--- Document extract ---

Parental leave shouldn’t create long-term obstacles to work and earnings. The system needs more flexibility.
The Liberals’ election platform promised to make it possible for parents to take up to 18 months of parental leave and to stop and restart their leave during that period if they wanted. Last fall, the government asked Canadians for their views on each of those options, and late last month it issued a summary report on those consultations. In a new IRPP study, “Parental Leave in Canada: Which Way Forward?” I use data from the Employment Insurance Coverage Survey to look at how parental leave and benefits have been working in Canada and to consider options for policy changes.
Currently, new parents have up to 12 months of job-protected leave under provincial or federal labour laws. But for most families, a year of unpaid leave is impossible without some kind of income support from the government. Parents who meet the eligibility rules can also claim special benefits under Employment Insurance (EI) or, in Quebec, the Quebec Parental Insurance Plan (QPIP).
The Quebec Parental Insurance Plan
In Quebec, most new parents qualify for the parental insurance plan and they can choose between a longer leave (55 weeks in total) with lower benefits, or a shorter leave (43 weeks) with higher benefits. Birth or adoptive moms are entitled to 15 to 18 weeks of benefits, their spouses have between three and five weeks of benefits, and the rest of the benefits can be shared between parents. A little more than three-quarters of new moms collect benefits and in 59 percent of couple families both parents collect QPIP benefits. Actual benefits average about $500 per week for moms and a little over $600 per week for dads (who tend to have higher incomes).
While the QPIP gets plaudits for its use-’em-or-lose-’em “daddy days,” the plan also has other advantages when compared with benefits elsewhere in Canada: it is easier to qualify for benefits, parents can take benefits at the same time, and workers can negotiate with employers to divide the leave into blocks of time.
In the rest of Canada, birth moms get 15 weeks of maternity benefits through Employment Insurance, and parents can share another 35 weeks. The maximum benefits are much lower than in Quebec, but average benefits paid are $430 per week. The eligibility criteria, which are based on work history, are less inclusive than in Quebec. Just two-thirds of new moms qualify for benefits, which are based on work history, and fewer than 5 percent of couple families report sharing EI benefits as new parents.
One-third of couples collect no parental benefits, due to their work history (i.e., they haven’t worked enough hours or are self-employed). Overall, the federal system is a lot less flexible than Quebec’s. There’s no option for couples to collect benefits at the same time, or to take benefits in blocks of time, or to choose between options on the duration and generosity of the benefits.

--- Data entries ---

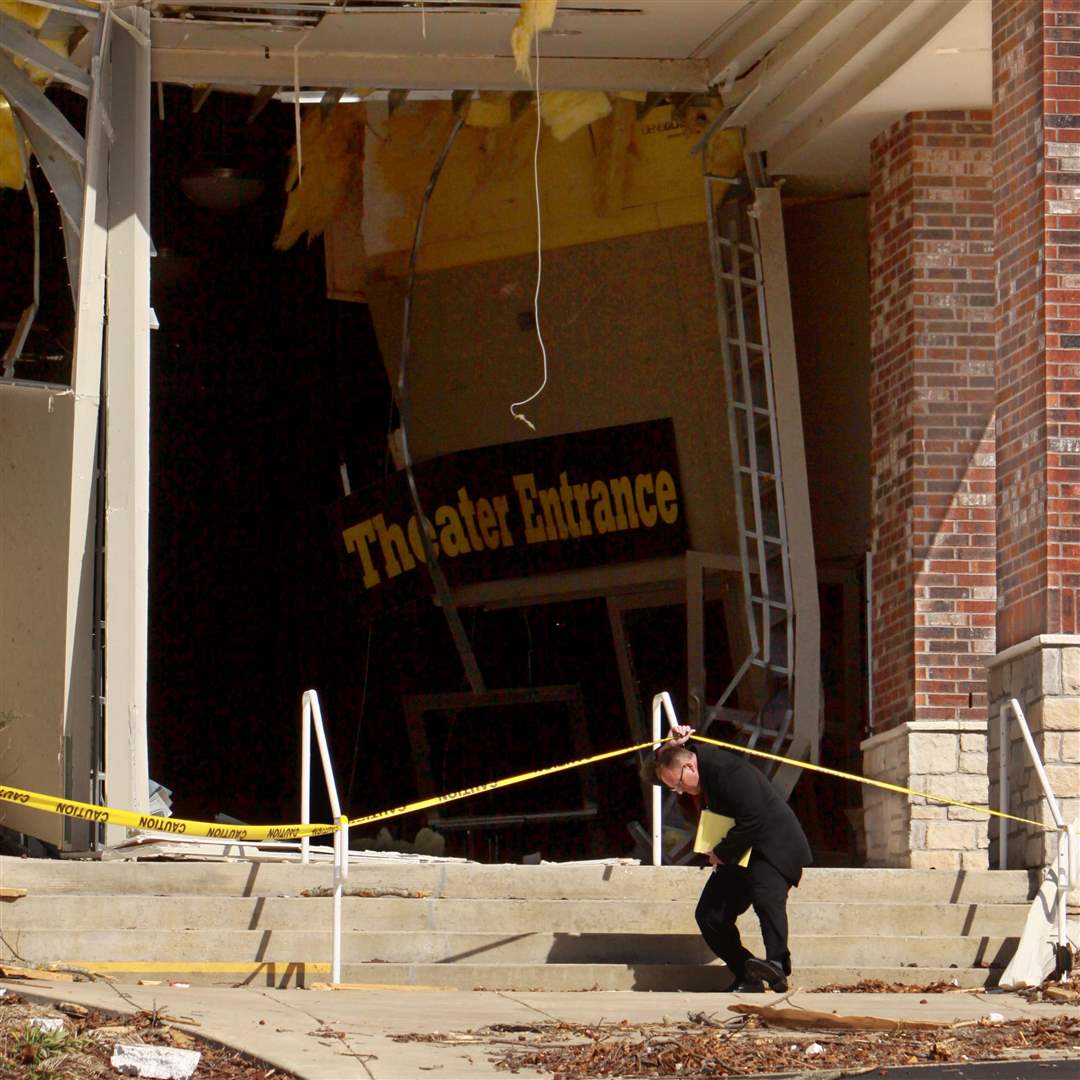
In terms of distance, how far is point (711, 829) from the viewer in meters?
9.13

---
--- Data entries ---

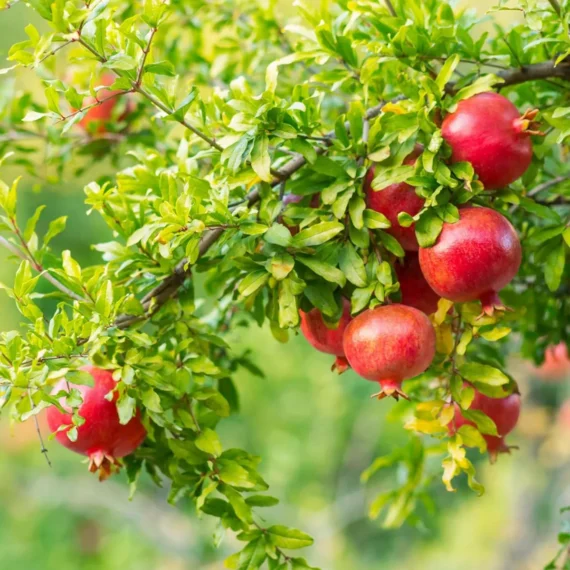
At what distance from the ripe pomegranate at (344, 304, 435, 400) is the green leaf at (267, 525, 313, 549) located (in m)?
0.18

---

## Set of tasks:
a) In the parental leave text, how many weeks of maternity benefits do birth moms outside Quebec get through Employment Insurance?
b) Resume the parental leave text from its last sentence and carry it forward.

## Answers for the tasks:
a) 15 weeks

b)
There are good reasons to let parents spread their EI benefits over 18 months instead of 12. The extension would give families more flexibility to balance work and caregiving. It would also improve coordination with provincial child care systems, as the cost to run a child care space drops significantly after a child’s 18th month. Some higher-income families are already taking this longer leave because they can afford it, but it’s out of reach for other families. A longer, more flexible EI-funded leave, with job-protection, could help more families make the best choices for their own circumstances as they juggle work and caregiving.
There are some implementation details that will make or break the government’s proposed parental leave changes.
- The eligibility rules for benefits need to be re-examined. Quebec’s system does a far better job of covering parents, while the federal system leaves out more than one in five new moms who worked before adopting or giving birth. Nonstandard employment (part-time and contract work, self-employment and freelancing) is here to stay, and fewer parents will be covered for parental benefits unless the rules are updated.
- Spreading the same total benefits over another six months won’t work for low- and modest-income families if they can’t make ends meet. Boosting the replacement rate (currently 55 percent of insured earnings), as Quebec has done, would increase costs and be poorly targeted. Instead, the Family Supplement, an existing top-up on EI benefits for low-income families, could be substantially enhanced. The government’s centrepiece social policy, the Canada Child Benefit, could also be adjusted so that families on leave would get higher child benefits when they need them.
- A longer period of benefits might give parents more opportunity to share the time off, an idea echoed in the government’s own consultation results. Current rules force birth moms to take their benefits first (or lose them) and prevent two parents from collecting parental benefits at the same time. Quebec’s system has the same problem on the timing of the leave reserved for birth moms, but at least it lets parents take leave simultaneously if that’s what works best for their family.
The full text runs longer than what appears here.